[Exercise prompt]: Each entry that appears below should be restated exactly as it is.

[Records for the task]:
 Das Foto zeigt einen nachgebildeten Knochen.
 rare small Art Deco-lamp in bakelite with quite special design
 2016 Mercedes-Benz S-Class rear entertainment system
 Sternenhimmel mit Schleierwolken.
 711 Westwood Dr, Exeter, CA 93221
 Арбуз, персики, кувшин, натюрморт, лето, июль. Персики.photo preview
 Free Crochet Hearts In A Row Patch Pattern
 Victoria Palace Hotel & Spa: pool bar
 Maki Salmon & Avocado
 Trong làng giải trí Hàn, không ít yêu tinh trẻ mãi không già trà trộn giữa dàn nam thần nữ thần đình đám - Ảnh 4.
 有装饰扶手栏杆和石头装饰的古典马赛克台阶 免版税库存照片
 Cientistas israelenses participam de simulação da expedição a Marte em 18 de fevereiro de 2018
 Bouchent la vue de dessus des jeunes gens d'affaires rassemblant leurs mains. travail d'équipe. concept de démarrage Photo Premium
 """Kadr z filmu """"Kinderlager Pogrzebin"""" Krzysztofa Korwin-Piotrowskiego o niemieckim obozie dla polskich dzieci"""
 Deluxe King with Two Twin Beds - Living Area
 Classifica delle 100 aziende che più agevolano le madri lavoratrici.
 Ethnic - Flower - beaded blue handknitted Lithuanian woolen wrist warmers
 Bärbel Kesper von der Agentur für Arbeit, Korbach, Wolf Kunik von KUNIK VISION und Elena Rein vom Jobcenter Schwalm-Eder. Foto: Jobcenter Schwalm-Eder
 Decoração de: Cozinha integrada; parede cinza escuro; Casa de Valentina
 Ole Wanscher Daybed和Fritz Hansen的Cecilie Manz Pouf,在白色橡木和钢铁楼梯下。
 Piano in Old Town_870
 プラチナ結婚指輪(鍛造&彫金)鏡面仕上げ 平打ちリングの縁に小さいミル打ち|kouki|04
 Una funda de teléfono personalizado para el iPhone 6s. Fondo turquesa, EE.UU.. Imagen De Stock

[Your solution]:
 Das Foto zeigt einen nachgebildeten Knochen.
 rare small Art Deco-lamp in bakelite with quite special design
 2016 Mercedes-Benz S-Class rear entertainment system
 Sternenhimmel mit Schleierwolken.
 711 Westwood Dr, Exeter, CA 93221
 Арбуз, персики, кувшин, натюрморт, лето, июль. Персики.photo preview
 Free Crochet Hearts In A Row Patch Pattern
 Victoria Palace Hotel & Spa: pool bar
 Maki Salmon & Avocado
 Trong làng giải trí Hàn, không ít yêu tinh trẻ mãi không già trà trộn giữa dàn nam thần nữ thần đình đám - Ảnh 4.
 有装饰扶手栏杆和石头装饰的古典马赛克台阶 免版税库存照片
 Cientistas israelenses participam de simulação da expedição a Marte em 18 de fevereiro de 2018
 Bouchent la vue de dessus des jeunes gens d'affaires rassemblant leurs mains. travail d'équipe. concept de démarrage Photo Premium
 """Kadr z filmu """"Kinderlager Pogrzebin"""" Krzysztofa Korwin-Piotrowskiego o niemieckim obozie dla polskich dzieci"""
 Deluxe King with Two Twin Beds - Living Area
 Classifica delle 100 aziende che più agevolano le madri lavoratrici.
 Ethnic - Flower - beaded blue handknitted Lithuanian woolen wrist warmers
 Bärbel Kesper von der Agentur für Arbeit, Korbach, Wolf Kunik von KUNIK VISION und Elena Rein vom Jobcenter Schwalm-Eder. Foto: Jobcenter Schwalm-Eder
 Decoração de: Cozinha integrada; parede cinza escuro; Casa de Valentina
 Ole Wanscher Daybed和Fritz Hansen的Cecilie Manz Pouf,在白色橡木和钢铁楼梯下。
 Piano in Old Town_870
 プラチナ結婚指輪(鍛造&彫金)鏡面仕上げ 平打ちリングの縁に小さいミル打ち|kouki|04
 Una funda de teléfono personalizado para el iPhone 6s. Fondo turquesa, EE.UU.. Imagen De Stock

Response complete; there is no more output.